Assignment —
Count the lines in the items below that contain the string "años", treating case as significant, and give only that number.

[Extracted items]
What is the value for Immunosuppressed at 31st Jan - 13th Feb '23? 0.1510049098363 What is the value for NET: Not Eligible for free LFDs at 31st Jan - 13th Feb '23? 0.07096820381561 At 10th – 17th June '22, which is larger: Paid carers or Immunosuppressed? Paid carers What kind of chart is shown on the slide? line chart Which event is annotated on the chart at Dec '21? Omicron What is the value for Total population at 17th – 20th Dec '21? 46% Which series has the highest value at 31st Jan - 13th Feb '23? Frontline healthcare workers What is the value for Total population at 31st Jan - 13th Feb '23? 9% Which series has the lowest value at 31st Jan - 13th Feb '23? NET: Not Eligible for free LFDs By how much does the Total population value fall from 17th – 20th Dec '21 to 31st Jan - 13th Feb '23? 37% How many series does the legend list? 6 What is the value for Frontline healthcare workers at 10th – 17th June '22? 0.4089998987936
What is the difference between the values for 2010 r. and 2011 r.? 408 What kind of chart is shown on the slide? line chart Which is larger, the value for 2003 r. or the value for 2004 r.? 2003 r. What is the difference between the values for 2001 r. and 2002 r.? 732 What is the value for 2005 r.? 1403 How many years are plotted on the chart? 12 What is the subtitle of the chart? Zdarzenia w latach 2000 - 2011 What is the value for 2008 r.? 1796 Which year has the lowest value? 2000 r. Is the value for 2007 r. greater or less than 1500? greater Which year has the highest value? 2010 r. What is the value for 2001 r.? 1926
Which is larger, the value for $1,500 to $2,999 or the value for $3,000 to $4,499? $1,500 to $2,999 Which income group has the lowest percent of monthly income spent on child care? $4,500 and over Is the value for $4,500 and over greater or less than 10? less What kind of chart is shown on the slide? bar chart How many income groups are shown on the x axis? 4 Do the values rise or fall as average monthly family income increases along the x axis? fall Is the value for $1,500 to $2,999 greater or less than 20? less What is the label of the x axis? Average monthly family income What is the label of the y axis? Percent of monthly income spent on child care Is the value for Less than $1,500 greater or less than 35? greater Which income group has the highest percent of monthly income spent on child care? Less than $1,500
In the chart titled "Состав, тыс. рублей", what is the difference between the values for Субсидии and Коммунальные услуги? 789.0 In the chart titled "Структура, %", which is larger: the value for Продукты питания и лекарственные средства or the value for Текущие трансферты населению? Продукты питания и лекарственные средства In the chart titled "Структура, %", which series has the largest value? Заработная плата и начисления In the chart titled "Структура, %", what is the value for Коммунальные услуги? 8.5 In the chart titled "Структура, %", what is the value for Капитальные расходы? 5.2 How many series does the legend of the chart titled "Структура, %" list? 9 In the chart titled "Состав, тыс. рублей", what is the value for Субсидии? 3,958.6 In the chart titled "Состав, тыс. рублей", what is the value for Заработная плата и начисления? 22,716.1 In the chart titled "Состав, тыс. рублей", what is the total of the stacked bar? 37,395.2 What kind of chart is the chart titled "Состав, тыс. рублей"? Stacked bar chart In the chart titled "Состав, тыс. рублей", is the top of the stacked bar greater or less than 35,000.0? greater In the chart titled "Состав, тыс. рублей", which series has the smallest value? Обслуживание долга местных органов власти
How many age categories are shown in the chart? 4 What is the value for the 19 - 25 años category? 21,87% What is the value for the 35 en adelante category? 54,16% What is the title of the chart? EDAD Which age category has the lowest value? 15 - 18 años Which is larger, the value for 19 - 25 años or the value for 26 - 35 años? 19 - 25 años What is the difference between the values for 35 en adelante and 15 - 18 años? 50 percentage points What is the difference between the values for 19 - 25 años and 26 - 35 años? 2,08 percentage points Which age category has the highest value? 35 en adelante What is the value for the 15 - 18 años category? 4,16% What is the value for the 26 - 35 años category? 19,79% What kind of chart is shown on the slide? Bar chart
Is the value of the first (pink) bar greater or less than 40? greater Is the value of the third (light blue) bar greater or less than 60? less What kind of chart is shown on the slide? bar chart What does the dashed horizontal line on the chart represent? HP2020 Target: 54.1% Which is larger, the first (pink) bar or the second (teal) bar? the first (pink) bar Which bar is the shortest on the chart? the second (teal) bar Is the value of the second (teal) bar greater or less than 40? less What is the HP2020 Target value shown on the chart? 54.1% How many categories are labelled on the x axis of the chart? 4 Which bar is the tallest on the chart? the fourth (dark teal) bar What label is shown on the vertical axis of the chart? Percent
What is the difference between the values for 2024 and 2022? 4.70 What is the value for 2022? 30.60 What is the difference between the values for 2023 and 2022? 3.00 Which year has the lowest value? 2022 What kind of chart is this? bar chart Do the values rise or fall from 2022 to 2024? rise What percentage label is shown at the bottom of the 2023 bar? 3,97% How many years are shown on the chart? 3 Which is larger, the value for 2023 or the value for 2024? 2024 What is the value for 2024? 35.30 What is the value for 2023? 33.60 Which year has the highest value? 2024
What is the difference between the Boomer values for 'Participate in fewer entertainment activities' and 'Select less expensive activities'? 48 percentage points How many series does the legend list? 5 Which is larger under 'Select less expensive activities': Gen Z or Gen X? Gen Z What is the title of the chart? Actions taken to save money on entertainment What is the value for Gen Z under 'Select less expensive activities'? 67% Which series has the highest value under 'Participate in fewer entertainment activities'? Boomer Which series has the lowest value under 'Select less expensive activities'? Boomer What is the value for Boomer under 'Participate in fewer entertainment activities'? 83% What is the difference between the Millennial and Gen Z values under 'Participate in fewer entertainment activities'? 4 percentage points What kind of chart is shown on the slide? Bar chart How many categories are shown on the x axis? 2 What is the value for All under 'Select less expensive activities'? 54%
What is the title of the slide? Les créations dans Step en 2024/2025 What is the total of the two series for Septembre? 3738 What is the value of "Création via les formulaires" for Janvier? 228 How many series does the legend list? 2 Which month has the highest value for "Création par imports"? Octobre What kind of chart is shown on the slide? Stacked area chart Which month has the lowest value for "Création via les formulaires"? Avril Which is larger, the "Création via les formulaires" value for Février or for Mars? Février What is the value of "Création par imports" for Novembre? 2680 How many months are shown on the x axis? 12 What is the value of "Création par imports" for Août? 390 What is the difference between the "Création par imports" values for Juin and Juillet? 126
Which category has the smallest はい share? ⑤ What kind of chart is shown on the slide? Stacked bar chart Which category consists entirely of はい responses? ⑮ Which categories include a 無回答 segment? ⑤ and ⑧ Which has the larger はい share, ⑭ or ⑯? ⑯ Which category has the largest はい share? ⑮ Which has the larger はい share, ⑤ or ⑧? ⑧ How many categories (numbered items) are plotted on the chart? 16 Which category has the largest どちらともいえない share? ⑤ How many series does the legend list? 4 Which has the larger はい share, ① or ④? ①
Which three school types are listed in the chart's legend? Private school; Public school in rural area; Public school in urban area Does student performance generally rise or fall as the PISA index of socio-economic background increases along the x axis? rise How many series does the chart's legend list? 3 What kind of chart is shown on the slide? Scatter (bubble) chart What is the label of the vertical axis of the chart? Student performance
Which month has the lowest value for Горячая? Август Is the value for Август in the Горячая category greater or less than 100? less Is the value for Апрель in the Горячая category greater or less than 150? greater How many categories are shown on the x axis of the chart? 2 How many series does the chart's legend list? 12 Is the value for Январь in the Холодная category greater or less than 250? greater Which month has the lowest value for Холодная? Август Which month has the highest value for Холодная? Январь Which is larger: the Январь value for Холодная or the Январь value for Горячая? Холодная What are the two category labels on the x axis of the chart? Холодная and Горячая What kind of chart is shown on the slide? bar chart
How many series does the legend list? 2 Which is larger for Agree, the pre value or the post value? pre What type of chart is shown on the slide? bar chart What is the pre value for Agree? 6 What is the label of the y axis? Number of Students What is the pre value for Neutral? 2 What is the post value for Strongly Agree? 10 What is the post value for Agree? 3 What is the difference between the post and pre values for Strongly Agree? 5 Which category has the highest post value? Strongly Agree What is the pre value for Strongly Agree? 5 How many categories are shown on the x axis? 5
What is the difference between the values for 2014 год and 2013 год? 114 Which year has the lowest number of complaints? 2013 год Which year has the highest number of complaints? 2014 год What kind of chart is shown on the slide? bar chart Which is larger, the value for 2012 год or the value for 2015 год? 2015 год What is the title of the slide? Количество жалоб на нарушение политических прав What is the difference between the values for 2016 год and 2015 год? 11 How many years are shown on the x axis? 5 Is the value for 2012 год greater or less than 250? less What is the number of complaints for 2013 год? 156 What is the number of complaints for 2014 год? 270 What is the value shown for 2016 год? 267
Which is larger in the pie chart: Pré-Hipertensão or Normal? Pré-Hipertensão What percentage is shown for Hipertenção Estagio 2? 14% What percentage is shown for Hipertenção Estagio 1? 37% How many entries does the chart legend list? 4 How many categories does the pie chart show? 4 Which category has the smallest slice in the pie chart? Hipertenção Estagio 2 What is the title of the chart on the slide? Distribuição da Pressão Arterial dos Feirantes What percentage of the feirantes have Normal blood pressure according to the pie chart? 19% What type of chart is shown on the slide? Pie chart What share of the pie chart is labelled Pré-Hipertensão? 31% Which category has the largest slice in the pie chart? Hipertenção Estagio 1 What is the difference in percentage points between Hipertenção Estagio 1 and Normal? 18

Answer to this task —
1